Have you ever struggled to read text on a website? You have to strain your eyes to decipher the tiny, squished-together words? Or maybe the text was white, guaranteeing that no one would ever be able to understand it. It’s a frustrating experience, and will send most people to a competitor’s domain. Great design will capture people’s attention, but if you want them to stay on board for more than a few seconds, you need to use great typography.
Not only will it decrease your bounce rate, it’ll help your readability and legibility (two key terms when it comes to typography). Readability refers to how you influence the user’s comprehension of the content, while legibility has more to do with how the content looks, i.e., is it easy to read? When used well, good typography can be an even better tool for site navigation than flashy images.
Your website should be a visual statement about your brand. Stunning images will help, but unless your site is all imagery, you should consider the role that text plays as well. While a user may not consciously notice the layout of the text, it’ll affect his overall impression of what he’s looking at.
Typography is a powerful tool for branding. Whether you’re using unique fonts and bold use of space to appeal to, say, a younger, tech-savvy audience, or sticking to basic, easy-to-follow copy layout for your B2B company, the expert use of text can communicate your branding in a powerful way.
(For more on the effective use of typography and web design, check out Our website solutions).
Piqued your interest? To maximize its effect, here are some common best practices for typography.
Font traditionally refers to the type of text used, but here we’ll use the term to discuss a few related topics as well. Most experts recommend that web page text consist of sans-serif fonts because they’re generally easier to read on pixel-based screens. Arial is a common choice, but if you’re not sold, Verdana is good way to go since it was designed particularly for computer screens.

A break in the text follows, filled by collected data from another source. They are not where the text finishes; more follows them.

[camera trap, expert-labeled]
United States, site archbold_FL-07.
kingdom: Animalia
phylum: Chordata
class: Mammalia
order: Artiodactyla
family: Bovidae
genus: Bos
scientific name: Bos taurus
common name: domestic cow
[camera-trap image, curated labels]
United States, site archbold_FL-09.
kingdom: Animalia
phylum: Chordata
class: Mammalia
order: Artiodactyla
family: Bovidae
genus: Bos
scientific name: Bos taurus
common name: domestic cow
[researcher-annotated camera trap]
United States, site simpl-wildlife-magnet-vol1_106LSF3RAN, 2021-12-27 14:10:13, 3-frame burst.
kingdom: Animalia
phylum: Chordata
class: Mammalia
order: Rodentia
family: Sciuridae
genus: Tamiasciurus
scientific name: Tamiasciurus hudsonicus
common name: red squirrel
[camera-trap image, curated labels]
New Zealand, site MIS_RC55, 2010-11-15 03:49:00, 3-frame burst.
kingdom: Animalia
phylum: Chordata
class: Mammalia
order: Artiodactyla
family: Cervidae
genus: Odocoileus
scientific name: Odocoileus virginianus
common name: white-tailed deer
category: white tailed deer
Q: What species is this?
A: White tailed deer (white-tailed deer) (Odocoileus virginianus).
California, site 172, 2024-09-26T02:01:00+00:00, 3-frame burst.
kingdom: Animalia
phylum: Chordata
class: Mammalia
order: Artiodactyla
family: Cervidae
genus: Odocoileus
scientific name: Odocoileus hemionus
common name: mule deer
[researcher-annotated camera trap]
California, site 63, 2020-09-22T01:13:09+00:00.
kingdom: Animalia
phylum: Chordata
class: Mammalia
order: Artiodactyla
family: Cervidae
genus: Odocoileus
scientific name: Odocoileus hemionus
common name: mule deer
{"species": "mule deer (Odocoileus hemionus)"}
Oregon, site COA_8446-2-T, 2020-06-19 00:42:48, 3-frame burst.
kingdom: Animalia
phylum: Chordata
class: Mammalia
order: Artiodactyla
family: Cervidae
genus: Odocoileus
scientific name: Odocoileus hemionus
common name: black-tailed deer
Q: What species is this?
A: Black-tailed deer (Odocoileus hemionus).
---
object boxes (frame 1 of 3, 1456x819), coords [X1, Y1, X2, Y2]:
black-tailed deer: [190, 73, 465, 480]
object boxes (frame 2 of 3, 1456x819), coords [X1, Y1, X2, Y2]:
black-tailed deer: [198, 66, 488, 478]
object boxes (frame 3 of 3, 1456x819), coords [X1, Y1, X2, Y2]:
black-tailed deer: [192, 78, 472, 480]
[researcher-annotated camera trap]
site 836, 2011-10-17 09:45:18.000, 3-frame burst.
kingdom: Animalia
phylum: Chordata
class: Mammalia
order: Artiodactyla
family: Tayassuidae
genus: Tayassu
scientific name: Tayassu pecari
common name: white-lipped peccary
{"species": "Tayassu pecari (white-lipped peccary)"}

Spacing is another important tool in your typography arsenal. Are the lines of text too close together? Likewise, you should avoid extra long line lengths. Users may experience text fatigue if they have to track sentences across the full width of your page. Make sure the space between characters is proportional as well. This may not look like a problem for a one or two line paragraph, but the cumulative effect could result in what’s known as kerning, or a visually unappealing arrangement of characters.
Keep it scannable
Scannable text helps users to digest information, but it also keeps the eye moving from one section or page to the next. Use an easy-to-spot hierarchy of info among your copy. For example, headers should all look the same and be slightly bigger than the text that follows them, but not so big that it looks oddly proportioned.
Keep the spatial relationship of text consistent throughout the website, but don’t underestimate the use of white space, or any area without text. It’s an easy way to keep your user focused on the information. Think of a website that looked exceptionally clean. It probably used a decent amount of white space to keep the text in check. If you’re wondering how to create more of it, try augmenting your margins. You’ll quickly see the emphasis of the page shift to the copy.
When all else fails… use your intuition
It’s a good idea to check in on your typography every once in a while. Take off your designer hat and put on your user pants. The truth is most visitors to your site aren’t overly concerned with the talent that went into making it. They most likely have a need that needs to be met (if you meet it, then they might consider your awesome branding). So take a minute and look at the site not as a professional per se, but as an everyday customer who’s not necessarily concerned with the flawless implementation of margins, or wise use of sans serif. What’s your gut reaction? Easy to read?